— READING TEXT —
=== Section Start ===

EASYSCRIPTS EZ STYLE LORA GUIDE
This guide assumes you already have local set up. The included .toml also assumes you're on an RTX 30xx or 40xx GPU. If you're not you'll have to disable bf16 shit.
PREFACE
This isn't really a guide to get something that looks 100% identical to whatever artist you're trying to get styling from. With appropriate in-model artist anchors and/or supporting artist lora's you can probably get pretty close but it's not going to be some burned in "looks completely identical" type bullshit. Also I'm not an expert and I'm not going to go into super specific special options and pros or cons of random settings. I'm just some fag writing out a fairly simple training guide to post on 4chinz with the intention that it will "just werk." If you want an example of what a lora output from these settings will produce, here's a catbox 2x1 grid with a baseline and four other style lora's here's an (updated) catbox 2x1 grid with a baseline and three other style lora's. No anchoring artists were used(you can also just check prompt/negative, the metadata is there).
This guide will be in three and a half parts. The first one and a half covering easyscripts shit, the second will go into minimal detail about dataset and the last part covers tagging. Also a random additional option at the end relevant to people on 12GB of VRAM. And easyscripts doesn't have fp8(yet) so vramlets need not apply.

=== Section End ===

— PROBLEMS TO WORK ON —
**1.** Answer these from the LoRA training guide:
(a) Which GPUs does the included .toml assume you have?
(b) How many other style LoRAs does the updated grid show next to the baseline?
(c) What does easyscripts not have yet?
**2.** According to the LoRA training guide, what topics will it cover? Name all of them.
**3.** Pick up the LoRA training guide after its last sentence and write what comes next.

— INFORMATION SUPPLIED —
=== Section Start ===

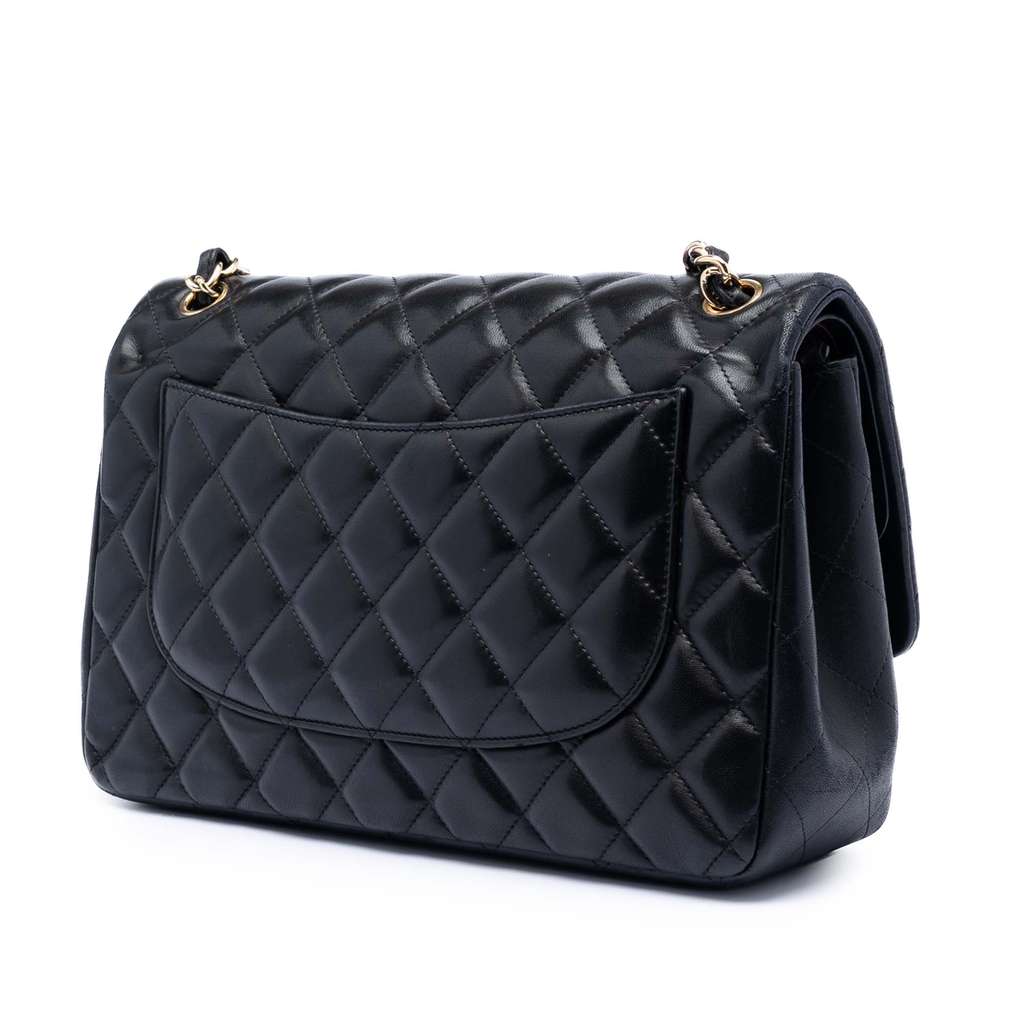 Chanel Jumbo Classic Lambskin Double Flap Black Leather Good condition - Back View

=== Section End ===

— ANSWERS TO THE EXERCISE —
**1.**
(a) An RTX 30xx or 40xx GPU.
(b) Three.
(c) fp8.

**2.**
- easyscripts
- the dataset
- tagging
- an extra option for people with 12GB of VRAM

**3.**
STARTO
Go here and follow instructions on the install. I'm not holding your hand through this
https://github.com/derrian-distro/LoRA_Easy_Training_Scripts
Now go and download this generic .toml
This has now been updated and has gradient checkpointing enabled by default. If you're on a 24GB VRAM card you can disable it if you want for speed gains
To save random autists the effort, this is what optimizer/LR is set to. It's also u-net only and 64dim 32alpha. It's a thicc lora that outputs a 332mb file. But it also works and disk space is fucking cheap.
Also note that there are other viable settings to use. If you want those, go use them. This isn't a guide for settings or pro's/cons of whatever random bullshit. This is a guide that wants to spend as little time as possible detailing that autism and just let retards experience making something that actually functions.
If you do decide to use different settings, the only relevant portion of this guide will be related to dataset and tagging - both of which are pretty simplified.
Double click run.bat and get into the UI. File>load toml, select that .toml you just downloaded.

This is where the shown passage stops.